Here's a start....
The Bible
To put it succinctly, no other book has had such a profound effect on the way I live and behave. Not that I am a perfect Christian (no such thing), but I frame everything I do for better or worse within the concepts and teachings of this book.
The Hobbit & The Lord Of The Rings – JRR Tolkien
Outside of Bible stories, this was the first truly epic adventure story I ever heard. It seems exposure as a child goes along way towards framing people's opinions of this story, but for me it will remain one of the greatest fictional tales ever told.
All The Pretty Horses – Cormac McCarthy
The landscape, characters, dialogue, prose. McCarthy is masterful.
The Heart of The Matter – Graham Greene
A richly and beautifully told morality play. One of the first stories I read cast in a British Colonial landscape. These settings have been a draw for me ever since.
Independence Day – Richard Ford
Ford's Bascombe trilogy, is, in my opinion the greatest work by any living American author that I have read.
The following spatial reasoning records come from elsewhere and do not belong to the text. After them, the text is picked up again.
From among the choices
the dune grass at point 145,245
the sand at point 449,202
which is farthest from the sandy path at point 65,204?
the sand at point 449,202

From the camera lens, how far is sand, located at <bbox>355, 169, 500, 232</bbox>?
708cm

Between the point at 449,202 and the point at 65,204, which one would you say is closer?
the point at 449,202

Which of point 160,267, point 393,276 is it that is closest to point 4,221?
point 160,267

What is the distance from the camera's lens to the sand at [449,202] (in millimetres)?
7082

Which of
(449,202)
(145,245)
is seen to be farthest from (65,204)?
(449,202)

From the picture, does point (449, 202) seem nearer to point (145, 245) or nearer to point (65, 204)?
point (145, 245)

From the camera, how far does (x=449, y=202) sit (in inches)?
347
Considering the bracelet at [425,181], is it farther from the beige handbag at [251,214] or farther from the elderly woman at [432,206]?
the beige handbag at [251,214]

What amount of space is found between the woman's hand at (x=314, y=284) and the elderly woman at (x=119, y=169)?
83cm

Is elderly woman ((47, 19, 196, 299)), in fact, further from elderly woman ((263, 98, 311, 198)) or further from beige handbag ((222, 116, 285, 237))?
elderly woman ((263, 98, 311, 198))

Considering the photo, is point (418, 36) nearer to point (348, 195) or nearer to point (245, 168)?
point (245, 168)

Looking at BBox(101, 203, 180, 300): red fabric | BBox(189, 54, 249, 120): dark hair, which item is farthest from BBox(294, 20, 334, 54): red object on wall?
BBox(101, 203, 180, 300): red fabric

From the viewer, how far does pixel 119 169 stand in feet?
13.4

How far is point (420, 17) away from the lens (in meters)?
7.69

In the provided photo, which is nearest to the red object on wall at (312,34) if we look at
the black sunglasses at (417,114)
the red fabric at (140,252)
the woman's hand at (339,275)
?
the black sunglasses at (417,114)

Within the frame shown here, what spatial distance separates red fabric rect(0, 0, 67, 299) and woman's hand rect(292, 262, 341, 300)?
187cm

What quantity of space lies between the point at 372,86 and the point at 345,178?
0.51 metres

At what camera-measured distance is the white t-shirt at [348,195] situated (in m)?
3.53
I have never read of a more richly drawn and complex character than Frank Bascombe.
James Lee Burke – Four way toss-up between Heavens Prisoners, Burning Angel, Dixie City Jam, and Crusaders Cross.
Burke is simply the best there is in this genre. And he writes some of the best prose from any genre.
The Piano Tuner – Daniel Mason
In 1886 a humble London piano tuner accepts a commission from the department of war to travel through British India to Burma to repair a rare piano owned by a mysterious surgeon-major who is somehow using the piano to further the expansion of the British Empire. Absolutely mesmerizing prose that paints all the beautiful little scenes and interactions with magic and mystery.
Pet Cemetary – Stephen King
Transcendent because it scared the &%*# out of me when I was thirteen.
Man Child In The Promised Land – Claude Brown
The grittiest, most realistic, and most honest piece of writing I've ever read about growing up black in the Ghetto. Sad, exciting, funny, provocative, hopeful. I think it would be difficult for anyone to read it and not be changed.
Billy Lynns Long Halftime Walk – Ben Fountain
Stayed with me for a looong time after I finished it. The stream of consciousness of young Iraq war combat vet Billy Flynn is hilarious, profound, indicting, forgiving, terrified, and brave all at once.
The Things They Carried – Tim O'Brien
Wrenching, beautifully told stories from the Vietnam war. Everyone should read it.